Altri metodi esistono per stimare il livello di glicogeno nelle cellule, ma la maggior parte di essi non sono quantitative. Una delle prime tecniche descritte per la quantificazione di glicogeno nelle cellule era basato sulla misurazione di costituzione [14 C]-glucosio in glicogeno 8,9. L'uso di radioattività rende questo processo più difficile da gestire, ma ha il vantaggio di fornire la velocità di incorporazione del glucosio in glicogeno e nel distinguere tra la distribuzione di residui di glucosio sui rami esterni e nel nucleo della molecola (richiede anche un ulteriori β-amylolysis ed una fase cromatografica). Un'altra tecnica è stata sviluppata più recentemente e si basa sull'incorporazione di 2-NBDG (2 - {N-[7-nitrobenz-2-oxa-1 ,3-diazol-4-il] ammino}-2-deossiglucosio), un derivato fluorescente 2-deossiglucosio, in glicogeno 10. L'intensità di fluorescenza misurata riflette la quantità di glicogeno prodotta e può essere misurata con un lettore di fluorescenza. Distribuzione di fluorescenza nella cella può essere valutata mediante microscopia confocale.
Tra le altre tecniche nonquantitative, Periodic Acid Schiff colorazione (PAS) è forse il più comune. Può essere usato per la rilevazione di glicogeno in cellule fissate, sezioni di tessuto in paraffina o congelati. Questo istologici colori tecnica non specificamente polisaccaridi, glicolipidi, glicoproteine, cellulosa e mucine neutre in viola. La specificità di questo test può essere aumentata mediante trattamento di cellule fissate o sezioni di tessuto con diastasi, che digerisce specificamente glicogeno. Successivamente,il livello di glicogeno può essere qualitativamente stimata confrontando campioni non idrolizzati (tutti macromolecole carboidrati modificati) per campioni idrolizzati (carboidrati modificato macromolecole tranne glicogeno). Colorazione PAS e analisi microscopica, a differenza saggi biochimici di glicogeno, fornisce informazioni relative alla distribuzione di glicogeno nella cellula, che può essere diffusa o concentrata in una determinata parte della cellula. Tuttavia, anche se le differenze stime PAS colorazione in accumulo glicogeno tra condizioni diverse, non è quantitativa 11.

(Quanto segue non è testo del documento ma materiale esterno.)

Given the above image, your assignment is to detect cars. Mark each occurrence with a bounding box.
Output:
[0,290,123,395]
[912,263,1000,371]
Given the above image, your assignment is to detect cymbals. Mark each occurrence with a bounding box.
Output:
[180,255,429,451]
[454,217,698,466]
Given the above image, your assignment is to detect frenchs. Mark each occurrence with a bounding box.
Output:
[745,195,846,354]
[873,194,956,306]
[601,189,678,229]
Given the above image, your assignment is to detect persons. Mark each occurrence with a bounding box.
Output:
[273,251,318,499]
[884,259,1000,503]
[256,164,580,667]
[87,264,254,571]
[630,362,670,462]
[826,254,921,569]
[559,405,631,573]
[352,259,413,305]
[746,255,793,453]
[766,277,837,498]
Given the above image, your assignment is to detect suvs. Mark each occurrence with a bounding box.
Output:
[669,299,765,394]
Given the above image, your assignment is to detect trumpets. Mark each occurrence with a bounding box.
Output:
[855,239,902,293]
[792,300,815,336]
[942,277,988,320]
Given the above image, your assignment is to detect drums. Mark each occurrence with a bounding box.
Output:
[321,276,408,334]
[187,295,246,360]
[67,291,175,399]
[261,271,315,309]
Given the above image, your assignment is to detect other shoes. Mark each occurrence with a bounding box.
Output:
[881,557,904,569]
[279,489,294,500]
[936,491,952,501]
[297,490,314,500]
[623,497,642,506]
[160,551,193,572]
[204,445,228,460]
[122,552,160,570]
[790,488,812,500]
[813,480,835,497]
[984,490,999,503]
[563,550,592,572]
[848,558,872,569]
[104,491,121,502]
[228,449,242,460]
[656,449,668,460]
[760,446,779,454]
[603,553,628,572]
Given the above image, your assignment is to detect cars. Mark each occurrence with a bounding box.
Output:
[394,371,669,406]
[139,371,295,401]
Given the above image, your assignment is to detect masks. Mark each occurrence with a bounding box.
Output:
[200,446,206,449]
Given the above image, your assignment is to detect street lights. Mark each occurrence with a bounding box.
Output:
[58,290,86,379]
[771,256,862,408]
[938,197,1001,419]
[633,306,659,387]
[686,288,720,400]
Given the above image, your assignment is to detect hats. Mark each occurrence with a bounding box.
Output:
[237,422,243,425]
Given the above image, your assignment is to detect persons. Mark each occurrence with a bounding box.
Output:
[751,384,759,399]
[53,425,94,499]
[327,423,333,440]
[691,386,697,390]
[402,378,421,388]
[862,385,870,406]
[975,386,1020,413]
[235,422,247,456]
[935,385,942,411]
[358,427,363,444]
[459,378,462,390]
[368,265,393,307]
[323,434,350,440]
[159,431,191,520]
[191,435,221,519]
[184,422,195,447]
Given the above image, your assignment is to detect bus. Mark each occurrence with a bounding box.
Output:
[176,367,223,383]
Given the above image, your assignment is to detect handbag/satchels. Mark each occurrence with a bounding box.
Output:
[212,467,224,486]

Un anticorpo monoclonale di topo originariamente realizzato utilizzando condilare mandibolare cartilagine come antigene ha dimostrato di reagire con glicogeno in cellule e con glicogeno purificato in vitro 12. Dato che questo anticorpo riconosce specificamente catene di zuccheri glicogeno riscontrato, è un utile strumento per la rilevazione di glicogeno mediante immunoistochimica in maniera più specifica della colorazione PAS.
La microscopia elettronica è un'altra tecnica che permette la visualizzazione di grani di glicogeno nelle cellule e la valutazione del grado di glicogeno accumulo. Infatti, le particelle β glicogeno sono facilmente riconoscibili con un microscopio elettronico come elettroni densi granuli 1.